Bearbeite die Zeilen von der Zeile mit „What is the“ bis zum Ende der Datensätze, beide Enden eingeschlossen: Ersetze darin „navy polo shirt“ durch „blue polo shirt“, lass alles andere unverändert und gib diese Zeilen ohne die Bilder wieder.

# Zu bearbeitende Datensätze:
---------------

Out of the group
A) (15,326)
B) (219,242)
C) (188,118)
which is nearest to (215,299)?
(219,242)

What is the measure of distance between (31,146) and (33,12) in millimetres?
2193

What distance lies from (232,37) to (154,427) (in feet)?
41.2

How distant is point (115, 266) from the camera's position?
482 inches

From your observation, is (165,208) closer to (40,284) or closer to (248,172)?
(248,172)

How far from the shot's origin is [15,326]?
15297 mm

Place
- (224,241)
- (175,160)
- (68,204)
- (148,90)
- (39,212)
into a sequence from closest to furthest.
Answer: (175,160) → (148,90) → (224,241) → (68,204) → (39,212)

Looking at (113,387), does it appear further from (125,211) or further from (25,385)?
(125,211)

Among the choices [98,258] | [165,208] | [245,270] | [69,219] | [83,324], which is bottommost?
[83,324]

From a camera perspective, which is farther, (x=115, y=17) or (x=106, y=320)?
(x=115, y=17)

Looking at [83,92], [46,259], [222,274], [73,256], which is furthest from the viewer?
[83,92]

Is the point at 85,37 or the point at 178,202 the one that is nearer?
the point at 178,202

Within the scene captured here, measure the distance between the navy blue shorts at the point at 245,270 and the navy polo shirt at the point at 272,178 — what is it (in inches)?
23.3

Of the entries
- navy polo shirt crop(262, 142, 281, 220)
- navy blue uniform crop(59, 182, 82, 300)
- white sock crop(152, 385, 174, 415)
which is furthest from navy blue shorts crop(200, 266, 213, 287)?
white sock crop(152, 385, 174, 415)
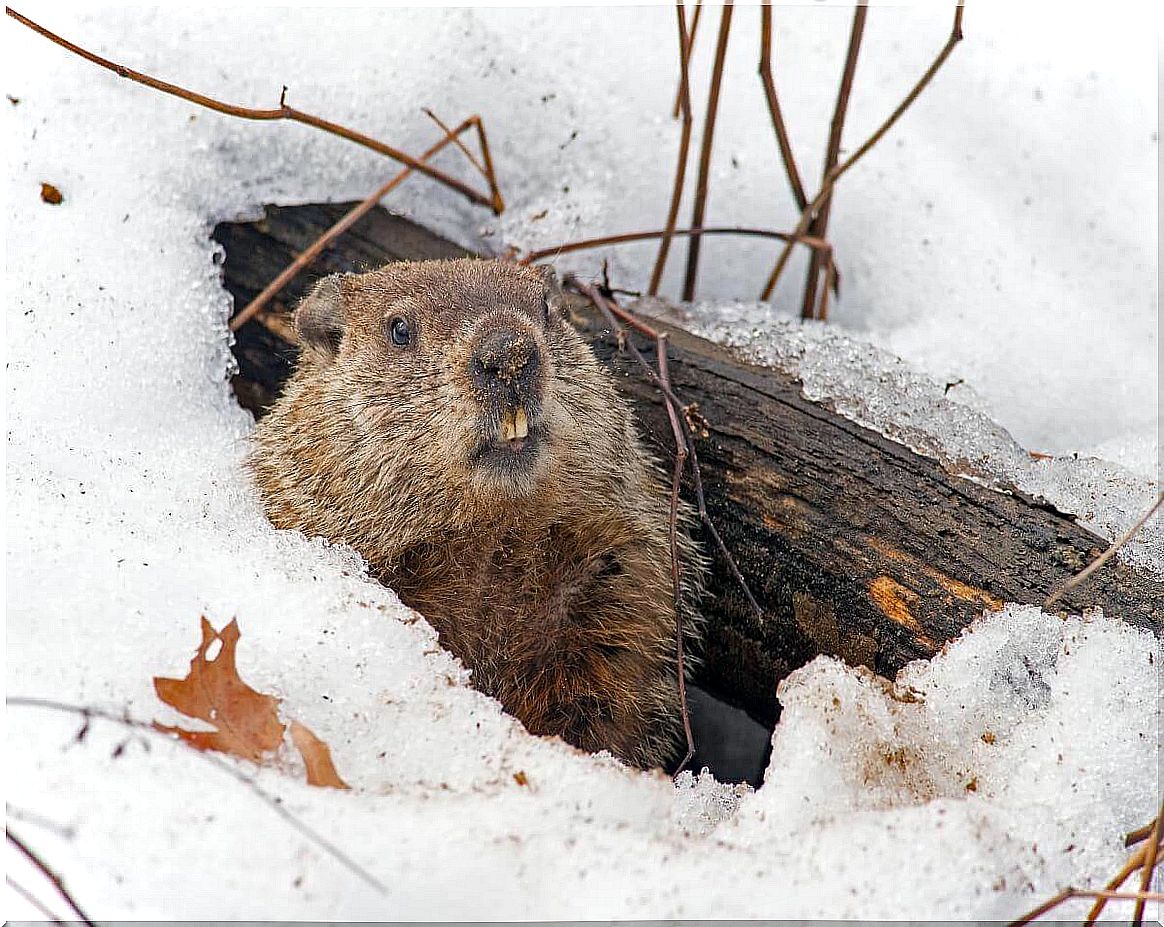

---------------

# Richtige Antwort:
What is the measure of distance between (31,146) and (33,12) in millimetres?
2193

What distance lies from (232,37) to (154,427) (in feet)?
41.2

How distant is point (115, 266) from the camera's position?
482 inches

From your observation, is (165,208) closer to (40,284) or closer to (248,172)?
(248,172)

How far from the shot's origin is [15,326]?
15297 mm

Place
- (224,241)
- (175,160)
- (68,204)
- (148,90)
- (39,212)
into a sequence from closest to furthest.
Answer: (175,160) → (148,90) → (224,241) → (68,204) → (39,212)

Looking at (113,387), does it appear further from (125,211) or further from (25,385)?
(125,211)

Among the choices [98,258] | [165,208] | [245,270] | [69,219] | [83,324], which is bottommost?
[83,324]

From a camera perspective, which is farther, (x=115, y=17) or (x=106, y=320)?
(x=115, y=17)

Looking at [83,92], [46,259], [222,274], [73,256], which is furthest from the viewer?
[83,92]

Is the point at 85,37 or the point at 178,202 the one that is nearer?
the point at 178,202

Within the scene captured here, measure the distance between the navy blue shorts at the point at 245,270 and the blue polo shirt at the point at 272,178 — what is it (in inches)?
23.3

Of the entries
- blue polo shirt crop(262, 142, 281, 220)
- navy blue uniform crop(59, 182, 82, 300)
- white sock crop(152, 385, 174, 415)
which is furthest from navy blue shorts crop(200, 266, 213, 287)?
white sock crop(152, 385, 174, 415)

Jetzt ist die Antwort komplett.